Das deutsche Derby ist weiter very British

Siegesserie der Springreiter von den Inseln in Klein Flottbek hält an - wieder Williams vorn

Hamburg. Ältere Semester kennen Guy Williams vielleicht noch als Zorro, aus "Bonanza" oder "Lost in Space". Nur Experten war der Name bislang auch durch den Reitsport geläufig. Das könnte sich in diesen Tagen ändern. Während der US-amerikanische Schauspieler gleichen Namens schon vor Jahren in Argentinien starb, sorgt sein britischer Namensvetter beim Derby in Klein Flottbek hoch zu Ross für Furore. Nach der ersten Qualifikation am Himmelfahrtstag gewann der 38-Jährige am Freitag mit Ramiro auch die Zweite Vorauswahl zum 81. Deutschen Springderby und schwang sich damit zum Favoriten für das Traditionsspringen am Sonntag auf.

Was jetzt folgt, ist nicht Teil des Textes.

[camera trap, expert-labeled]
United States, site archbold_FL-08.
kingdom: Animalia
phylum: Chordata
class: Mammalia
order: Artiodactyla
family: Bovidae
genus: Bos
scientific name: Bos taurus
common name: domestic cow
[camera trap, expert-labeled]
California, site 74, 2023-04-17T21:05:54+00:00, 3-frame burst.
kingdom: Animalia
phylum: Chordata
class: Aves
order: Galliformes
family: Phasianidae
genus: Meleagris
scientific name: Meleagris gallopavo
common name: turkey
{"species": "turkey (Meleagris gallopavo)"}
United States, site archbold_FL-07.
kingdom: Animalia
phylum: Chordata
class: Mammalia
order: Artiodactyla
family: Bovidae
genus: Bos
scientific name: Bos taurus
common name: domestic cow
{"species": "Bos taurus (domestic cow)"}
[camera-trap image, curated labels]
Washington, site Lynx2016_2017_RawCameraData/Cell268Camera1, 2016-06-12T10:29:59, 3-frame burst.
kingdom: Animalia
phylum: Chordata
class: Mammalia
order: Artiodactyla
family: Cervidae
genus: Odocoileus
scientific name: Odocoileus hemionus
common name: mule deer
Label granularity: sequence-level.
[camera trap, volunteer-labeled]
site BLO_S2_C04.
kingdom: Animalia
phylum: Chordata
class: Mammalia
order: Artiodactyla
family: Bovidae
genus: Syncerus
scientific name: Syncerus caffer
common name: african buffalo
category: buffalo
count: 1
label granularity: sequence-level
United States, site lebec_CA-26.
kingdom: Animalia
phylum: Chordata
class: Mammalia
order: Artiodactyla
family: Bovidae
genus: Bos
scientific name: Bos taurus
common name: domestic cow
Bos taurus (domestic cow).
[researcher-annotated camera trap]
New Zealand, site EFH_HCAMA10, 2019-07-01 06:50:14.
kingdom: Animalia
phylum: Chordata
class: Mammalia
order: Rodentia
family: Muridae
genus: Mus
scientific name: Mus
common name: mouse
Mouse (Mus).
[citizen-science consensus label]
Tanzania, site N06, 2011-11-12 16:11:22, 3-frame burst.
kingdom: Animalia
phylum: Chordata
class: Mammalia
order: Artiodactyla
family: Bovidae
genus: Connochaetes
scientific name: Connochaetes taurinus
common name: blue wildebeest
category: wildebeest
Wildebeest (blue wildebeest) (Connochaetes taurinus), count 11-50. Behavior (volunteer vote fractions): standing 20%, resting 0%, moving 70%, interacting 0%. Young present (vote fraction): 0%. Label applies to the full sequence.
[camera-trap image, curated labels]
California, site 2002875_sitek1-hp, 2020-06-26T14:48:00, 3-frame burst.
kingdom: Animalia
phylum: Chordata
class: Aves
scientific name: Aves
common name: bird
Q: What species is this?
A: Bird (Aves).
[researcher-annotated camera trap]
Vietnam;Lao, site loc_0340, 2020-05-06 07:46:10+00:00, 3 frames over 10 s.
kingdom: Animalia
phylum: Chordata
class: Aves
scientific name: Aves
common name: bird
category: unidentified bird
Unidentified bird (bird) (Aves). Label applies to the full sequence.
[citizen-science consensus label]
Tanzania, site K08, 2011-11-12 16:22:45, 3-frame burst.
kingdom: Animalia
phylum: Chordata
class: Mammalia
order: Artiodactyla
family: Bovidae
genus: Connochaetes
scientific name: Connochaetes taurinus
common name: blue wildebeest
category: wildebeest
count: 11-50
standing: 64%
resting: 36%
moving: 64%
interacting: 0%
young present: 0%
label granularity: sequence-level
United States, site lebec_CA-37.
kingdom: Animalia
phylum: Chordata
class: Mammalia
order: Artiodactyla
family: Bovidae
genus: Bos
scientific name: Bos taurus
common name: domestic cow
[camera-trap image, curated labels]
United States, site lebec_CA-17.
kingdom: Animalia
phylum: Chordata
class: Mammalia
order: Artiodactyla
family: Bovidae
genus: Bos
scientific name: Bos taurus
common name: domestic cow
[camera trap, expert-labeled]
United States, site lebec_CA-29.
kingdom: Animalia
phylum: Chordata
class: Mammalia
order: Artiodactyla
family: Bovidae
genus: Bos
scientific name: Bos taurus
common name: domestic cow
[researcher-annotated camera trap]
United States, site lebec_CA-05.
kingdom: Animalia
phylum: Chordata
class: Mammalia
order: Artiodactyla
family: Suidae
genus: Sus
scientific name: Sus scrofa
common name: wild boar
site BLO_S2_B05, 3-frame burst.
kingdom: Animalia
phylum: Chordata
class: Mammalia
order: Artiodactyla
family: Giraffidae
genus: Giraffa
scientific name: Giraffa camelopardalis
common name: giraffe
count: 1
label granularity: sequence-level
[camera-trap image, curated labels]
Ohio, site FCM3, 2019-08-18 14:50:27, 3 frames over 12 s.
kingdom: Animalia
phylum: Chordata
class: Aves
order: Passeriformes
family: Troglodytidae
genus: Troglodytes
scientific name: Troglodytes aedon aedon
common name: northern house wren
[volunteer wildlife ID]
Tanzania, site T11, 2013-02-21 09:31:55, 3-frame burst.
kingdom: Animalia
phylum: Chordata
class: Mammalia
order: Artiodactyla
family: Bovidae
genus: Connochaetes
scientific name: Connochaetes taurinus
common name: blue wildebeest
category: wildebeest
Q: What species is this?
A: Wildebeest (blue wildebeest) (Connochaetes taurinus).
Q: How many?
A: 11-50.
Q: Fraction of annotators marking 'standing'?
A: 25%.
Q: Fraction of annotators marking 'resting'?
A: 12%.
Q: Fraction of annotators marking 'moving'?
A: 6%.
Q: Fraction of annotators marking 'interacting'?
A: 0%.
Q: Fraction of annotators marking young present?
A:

"Ich hoffe, dass die Siege nicht zu früh kommen", meinte der Vater dreier Kinder nach seinem zweiten Erfolg binnen 24 Stunden. Stoppen könnten ihn die wie erwartet starken Mecklenburger. Holger Wulschner (Passin) belegte gestern Rang zwei, Andre Thieme (Plau am See) wurde Vierter und Thomas Kleis (Gadebusch) Fünfter. Ausgerechnet Wulschner machte Williams jedoch Hoffnung auf einen Fortbestand seiner Erfolgsserie: "Ich habe vor zehn Jahren erst beide Qualifikationen und dann auch das Derby gewonnen. Das würde für Guy sprechen", sagte der 46-Jährige. Allerdings, fügte er selbstbewusst an, "muss an den Mecklenburgern erst mal einer vorbei kommen".

Bislang hat es jedoch bei der diesjährigen Derby-Auflage keiner an den Springreitern von den Britischen Inseln vorbei geschafft. Die zweite Prüfung am Freitag gewann Williams' Landsmann Nick Skelton mit Unique XVII, Janne Friederike Meyer wurde in diesem Springen Neunte. Die Schenefelderin hofft am Sonnabend auch in der deutschen Etappe der hoch dotierten Global Champions Tour auf ein gutes Ergebnis, schließlich geht es insgesamt um 285 000 Euro. Hoffnungsträger aus Hamburger Sicht in dem mit 105 000 Euro dotierten Derby ist Carsten-Otto Nagel (Wedel), der in der Zweiten Qualifikation mit Lex Lugar immerhin auf Rang 14 landete.

Frohen Mutes blickt auch Turnierchef Volker Wulff auf das Wochenende. Trotz der kühlen Temperaturen zählten die Veranstalter am Freitag knapp 14 500 Zuschauer. "Ich glaube, so viele hatten wir an diesem Tag noch nie", sagte Wulff. "Wenn es nicht ganz schlimm regnet, werden wir die Gesamtzahl von 70 000 auch in diesem Jahr halten."

Sa.: Springen: Global Champions Tour (14 Uhr, NDR live ab 15 Uhr), Speed-Derby (17.35 Uhr). Dressur: U-25-Finale (12.15 Uhr), Grand Prix für Nachwuchspferde (14.30 Uhr). So.: Springen: Youngster-Cup (11.25 Uhr), 81. Deutsches Derby (14.20 Uhr, NDR live 14.30, ARD live 15.55 Uhr). Dressur: Ponyderby (9 Uhr), 50. Deutsches Derby (11 Uhr).